On a daily basis I see the church actively involved in efforts to eliminate my rights to my own body and healthcare choices. I see the church involved in preventing my gay and lesbian brothers and sisters from enjoying the equal rights promised them by our constitution. I see churches promoting child abuse by encouraging parents to hit their children. I see ministers and priests involved in the sexual abuse of children. I see churches promoting sexual shame and dysfunction by teaching that the body is evil. I see ministers making a fortune off of their congregations.  I even see some churches still working against racial equality and integration. 

Any ONE of these things is enough to make me see red. Add them all together, and I really have to wonder how any decent human being would align themselves to these organizations. But my biggest issue with church is its attitude towards me as a woman. According to the teachings of the church, I am the source of sin, I am created of man and for him, I am to live for man and be ruled by him. And none of these things are actually true. It doesn’t matter whether anyone wants them to be true; they just aren’t. These teachings attempt to deny my power, my intelligence, my agency, my biology, even my humanity. 

The society that embraces this dogma is a society that rears men who think of women as lesser beings, as property. Rapists and abusers believe this. But so do nice men who don’t think of themselves as being misogynists. It’s very difficult to truly escape this paradigm. 

My husband would describe himself as non-sexist, a real supporter of women’s rights. He thinks the anti-abortion crowd are a bunch of wingnuts. But, true story, a few years ago we were having a disagreement. Our daughter, who was then a second grader, was very unhappy and bored in our awful rural Oklahoma school and asked to homeschool. This was something that she had been considering since kindergarten, but for one reason or another she decided to keep sticking it out. My husband wasn’t happy about the homeschooling idea, but after some discussion and thought, given that our community didn’t really offer any alternatives to public school and at the time I was unemployed, I decided to attempt it.

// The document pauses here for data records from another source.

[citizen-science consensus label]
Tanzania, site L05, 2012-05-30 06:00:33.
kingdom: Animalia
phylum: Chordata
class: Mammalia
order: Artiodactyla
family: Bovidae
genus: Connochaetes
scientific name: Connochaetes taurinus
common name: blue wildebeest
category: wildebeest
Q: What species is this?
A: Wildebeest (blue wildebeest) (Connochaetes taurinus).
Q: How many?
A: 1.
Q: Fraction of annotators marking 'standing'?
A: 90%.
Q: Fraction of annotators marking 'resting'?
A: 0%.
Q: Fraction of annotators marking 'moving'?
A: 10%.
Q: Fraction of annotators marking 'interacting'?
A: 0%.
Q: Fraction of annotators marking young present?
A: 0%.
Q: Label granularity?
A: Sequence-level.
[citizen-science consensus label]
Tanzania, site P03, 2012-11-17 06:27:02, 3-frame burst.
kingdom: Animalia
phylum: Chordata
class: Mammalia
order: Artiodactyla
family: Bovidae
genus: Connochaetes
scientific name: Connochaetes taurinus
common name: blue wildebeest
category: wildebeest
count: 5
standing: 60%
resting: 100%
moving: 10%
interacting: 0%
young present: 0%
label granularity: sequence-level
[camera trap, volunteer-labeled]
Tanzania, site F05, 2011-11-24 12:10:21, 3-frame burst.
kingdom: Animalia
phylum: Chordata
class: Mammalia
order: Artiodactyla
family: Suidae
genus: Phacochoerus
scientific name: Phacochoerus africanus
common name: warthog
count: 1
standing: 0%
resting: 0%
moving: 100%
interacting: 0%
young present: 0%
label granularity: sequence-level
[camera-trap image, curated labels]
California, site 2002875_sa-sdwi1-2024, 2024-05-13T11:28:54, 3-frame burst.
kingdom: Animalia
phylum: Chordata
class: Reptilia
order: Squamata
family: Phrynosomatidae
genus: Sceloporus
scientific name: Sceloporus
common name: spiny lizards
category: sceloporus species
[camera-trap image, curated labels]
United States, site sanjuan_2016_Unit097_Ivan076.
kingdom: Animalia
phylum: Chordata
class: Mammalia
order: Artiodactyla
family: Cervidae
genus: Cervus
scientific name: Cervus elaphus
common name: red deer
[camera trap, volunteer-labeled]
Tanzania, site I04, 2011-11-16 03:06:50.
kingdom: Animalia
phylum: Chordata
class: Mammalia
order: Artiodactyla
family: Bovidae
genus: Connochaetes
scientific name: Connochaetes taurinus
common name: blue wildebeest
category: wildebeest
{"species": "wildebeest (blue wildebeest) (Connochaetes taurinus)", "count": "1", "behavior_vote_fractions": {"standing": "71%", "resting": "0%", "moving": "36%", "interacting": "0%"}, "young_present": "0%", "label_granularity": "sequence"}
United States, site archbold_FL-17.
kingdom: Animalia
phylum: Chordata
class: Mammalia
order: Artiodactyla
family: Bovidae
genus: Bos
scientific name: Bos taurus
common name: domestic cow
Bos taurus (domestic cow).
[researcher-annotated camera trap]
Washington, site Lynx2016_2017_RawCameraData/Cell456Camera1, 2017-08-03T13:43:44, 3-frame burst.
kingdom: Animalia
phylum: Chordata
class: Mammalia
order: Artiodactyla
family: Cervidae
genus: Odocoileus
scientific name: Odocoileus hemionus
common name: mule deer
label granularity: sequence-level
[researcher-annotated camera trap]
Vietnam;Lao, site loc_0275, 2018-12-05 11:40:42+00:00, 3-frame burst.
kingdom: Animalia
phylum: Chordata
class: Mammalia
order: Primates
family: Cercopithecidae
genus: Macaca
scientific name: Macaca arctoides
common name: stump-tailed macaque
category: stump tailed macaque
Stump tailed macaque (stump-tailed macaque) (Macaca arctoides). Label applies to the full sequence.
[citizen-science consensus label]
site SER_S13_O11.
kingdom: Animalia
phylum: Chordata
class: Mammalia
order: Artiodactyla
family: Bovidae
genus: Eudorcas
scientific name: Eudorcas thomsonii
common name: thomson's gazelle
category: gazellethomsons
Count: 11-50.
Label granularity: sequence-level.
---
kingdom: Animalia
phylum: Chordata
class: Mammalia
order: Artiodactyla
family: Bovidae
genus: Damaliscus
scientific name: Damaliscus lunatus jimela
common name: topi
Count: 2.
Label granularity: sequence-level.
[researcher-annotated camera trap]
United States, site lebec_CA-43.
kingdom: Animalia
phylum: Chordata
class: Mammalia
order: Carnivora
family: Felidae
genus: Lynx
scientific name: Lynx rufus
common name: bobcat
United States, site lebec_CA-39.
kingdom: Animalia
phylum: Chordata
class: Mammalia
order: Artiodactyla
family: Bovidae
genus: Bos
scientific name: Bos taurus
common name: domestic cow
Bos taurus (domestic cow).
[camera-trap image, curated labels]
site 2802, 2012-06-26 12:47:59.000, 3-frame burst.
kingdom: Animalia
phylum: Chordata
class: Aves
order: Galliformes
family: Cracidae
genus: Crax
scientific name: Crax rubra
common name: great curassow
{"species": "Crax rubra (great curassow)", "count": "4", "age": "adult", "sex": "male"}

Some months later we had a fight about it, and he said something that I’ll never forget. He told me that by ignoring his wishes I had ‘emasculated’ him. There are lots of other ways he could have expressed his disagreement, but that’s the word he used. So, when a man and a woman disagree, if the woman defies the man’s wishes and makes her own choice, he is emasculated? If the only choices are 1) agree with him and do what he wants or 2) disagree with him and do what you want, then any time you take choice 2, following your own instincts and doing what you believe to be right, you are taking something away from him. 

This is what systemic misogyny has given us – men who believe that when women exercise their agency, they are taking something away from men. And, so help us, we have women who believe that when women exercise their agency, they are losing something of value. The pressure to submit is there, every day, in our school yards and our media and our churches and our offices and even in our homes. Every woman alive has at some point just shut up or given up or compromised for the sake of keeping the peace. Misogyny doesn’t only reduce our paychecks or pressure us to go on a diet, it actually corrupts our personal relationships, the most intimate and personal parts of our lives. For some this erupts in violence or can even result in death, but even the most fortunate of us have found ourselves, at some point, staring at our partner in disbelief and absolute frustration, realizing that we’re not just arguing with our lovers, we’re arguing with thousands of years of a tradition that disrespects and dehumanizes us.

Once people worshiped the goddess and the god, the lady and the lord, the earth and the sun. The toxic triad of monotheism, Judaism, Islam, and Christianity, have robbed us of half of who we are. I am told by friends that I must respect their religion even if I don’t agree with them. This is rather like telling a black man that even if he disagrees with the Ku Klux Klan, he has to respect their philosophy as valid.  Your church has been at war with women for over 2000 years. My sisters are dying in this war. I’m not playing nice. I’m fighting back.